▸ ОТРЫВОК ДЛЯ ЧТЕНИЯ
========================

Он удрал. Скитался по белу свету. Был в раскольничьих скитах, на Тереке, Куме. Несколько раз его арестовывали, но получалось бежать. А на Яике он сперва задумал авантюру — увести желающих казаков на службу к туркам наподобие некрасовцев. Врал, что где-то его ждет караван с огромными суммами и товарами для оплаты. Но его заприметила группа богатых старшин, которым бросать свое хозяйство было незачем, а вот мятеж раздуть хотелось. И Пугачев превратился в «Петра III Федоровича». На самом-то деле Петр III был врагом всего русского, в том числе Православной Церкви. И в пику ей разрешил старообрядчество, освободил монастырских крестьян, переведя в разряд государственных. Но быстро сошел со сцены, и родилась легенда, будто он хотел освободить всех крестьян, а за это был убит дворянами. И Пугачев был не первым самозванцем. Но его предшественников без особых проблем арестовывали, а он попал в горючую среду. Заговорщики хотели дождаться осенней рыбной ловли, где собиралось все Войско. Однако в Яицком городке при неосторожной агитации арестовали одного из них, Кожевникова, и выступление началось раньше.
18 сентября 1773 г. Пугачев с отрядом из 300 человек появился у Яицкого городка. Часть казаков передалась ему. Других комендант Симонов послать против мятежников опасался, чтобы не случилось то же самое. Но и Пугачев не мог взять городок. И двинулся по укрепленной линии. Гарнизоны мелких крепостей состояли из инвалидных солдат и казаков, переходивших к мятежникам. И по цепочке пали Илецкий городок, Рассыпная, Нижне-Озерная, Татищева, Чернореченская, Сакмарский городок… Всех, кто не хотел присягать «Петру Федоровичу», казнили. Солдат и крестьян верстали в «казаки». Тут же привычно взбунтовались башкиры. И войско, достигшее 7 тыс. в октябре осадило Оренбург.
Пугачев изображал «царя», закатывал пиры, устраивал штурмы. Но в действительности был лишь марионеткой своего окружения из яицких старшин — Зарубина, Шигаева, Падурова, Овчинникова, Чумакова, Лысова, Перфильева. Они управляли действиями самозванца, строго следили, чтобы никто, кроме них, не приобрел влияния на него — утопили сержанта Кармицкого, взятого Пугачевым в писари, убили офицерскую вдову Харлову, которую он сделал своей наложницей [153]. Этой группировкой предусматривалось несколько вариантов действий — либо раздуть новую Смуту, либо просто «погулять», тряхануть государство, чтобы пошло на уступки Войску. А Пугачевым, как считалось, можно будет пожертвовать, чтобы заслужить прощение. Успехи восстания облегчались растерянностью и бездействием местных властей и отсутствием хороших войск, сражавшихся с Турцией. А слабые гарнизонные полки и рекруты, направленные на подавление, разбивались или изменяли. Ряды мятежников множились. Пугачев отлучился из-под Оренбурга под Яицкий городок, организовав его осаду. А заодно сыграл свадьбу с полюбившейся ему казачкой Устиньей Кузнецовой.

========================

▸ ЗАПИСИ ДАННЫХ
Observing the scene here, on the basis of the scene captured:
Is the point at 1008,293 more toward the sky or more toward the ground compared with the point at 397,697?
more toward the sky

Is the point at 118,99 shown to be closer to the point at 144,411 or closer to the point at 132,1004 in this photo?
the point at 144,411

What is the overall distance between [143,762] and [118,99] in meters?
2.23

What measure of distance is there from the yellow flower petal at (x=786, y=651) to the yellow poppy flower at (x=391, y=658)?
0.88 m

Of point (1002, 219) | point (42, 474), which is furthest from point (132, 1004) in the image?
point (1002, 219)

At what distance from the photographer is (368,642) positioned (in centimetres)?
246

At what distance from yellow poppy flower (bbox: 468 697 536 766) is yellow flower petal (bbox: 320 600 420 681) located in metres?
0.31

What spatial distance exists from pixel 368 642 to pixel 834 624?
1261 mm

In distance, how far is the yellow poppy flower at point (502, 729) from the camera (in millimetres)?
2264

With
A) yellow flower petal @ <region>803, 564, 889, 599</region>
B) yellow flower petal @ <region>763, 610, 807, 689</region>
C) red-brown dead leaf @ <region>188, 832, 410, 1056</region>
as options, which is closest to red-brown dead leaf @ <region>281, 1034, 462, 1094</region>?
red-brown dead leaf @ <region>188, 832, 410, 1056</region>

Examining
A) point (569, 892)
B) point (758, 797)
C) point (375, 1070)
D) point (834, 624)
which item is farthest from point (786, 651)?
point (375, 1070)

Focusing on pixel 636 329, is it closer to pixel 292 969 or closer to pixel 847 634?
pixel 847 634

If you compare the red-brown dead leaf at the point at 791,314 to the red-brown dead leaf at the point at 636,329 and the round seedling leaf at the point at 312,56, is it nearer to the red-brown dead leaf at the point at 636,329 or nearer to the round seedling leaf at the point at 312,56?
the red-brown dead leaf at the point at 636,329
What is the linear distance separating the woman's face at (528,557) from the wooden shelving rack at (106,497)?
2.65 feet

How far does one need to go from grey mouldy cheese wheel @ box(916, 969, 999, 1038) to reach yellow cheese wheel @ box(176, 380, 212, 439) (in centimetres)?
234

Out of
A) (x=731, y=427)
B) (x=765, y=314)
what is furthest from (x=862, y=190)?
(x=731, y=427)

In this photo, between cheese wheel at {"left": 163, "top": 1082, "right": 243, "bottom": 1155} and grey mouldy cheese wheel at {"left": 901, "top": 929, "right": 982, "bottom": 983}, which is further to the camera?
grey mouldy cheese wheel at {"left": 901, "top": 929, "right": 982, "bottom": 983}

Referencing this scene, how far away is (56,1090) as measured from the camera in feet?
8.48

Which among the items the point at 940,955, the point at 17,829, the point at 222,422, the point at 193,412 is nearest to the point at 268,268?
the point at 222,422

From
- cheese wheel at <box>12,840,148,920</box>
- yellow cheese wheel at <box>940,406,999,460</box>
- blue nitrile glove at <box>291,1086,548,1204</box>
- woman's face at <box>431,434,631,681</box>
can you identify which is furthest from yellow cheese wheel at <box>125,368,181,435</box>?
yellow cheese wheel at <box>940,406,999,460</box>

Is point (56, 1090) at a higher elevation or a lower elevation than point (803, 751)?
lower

========================

▸ ВАШЕ ЗАДАНИЕ
Согласуются ли с отрывком о восстании Пугачева приведенные ниже утверждения? Для каждого ответьте «да» или «нет» и точно процитируйте решающие слова отрывка.
1. Пугачев появился у Яицкого городка с отрядом из 300 человек.
2. Пугачеву удалось взять Яицкий городок.
3. Войско мятежников осадило Оренбург в октябре.

▸ РЕШЕНИЕ ЗАДАЧИ
1. Да: «Пугачев с отрядом из 300 человек появился у Яицкого городка».
2. Нет: «Но и Пугачев не мог взять городок».
3. Да: «И войско, достигшее 7 тыс. в октябре осадило Оренбург».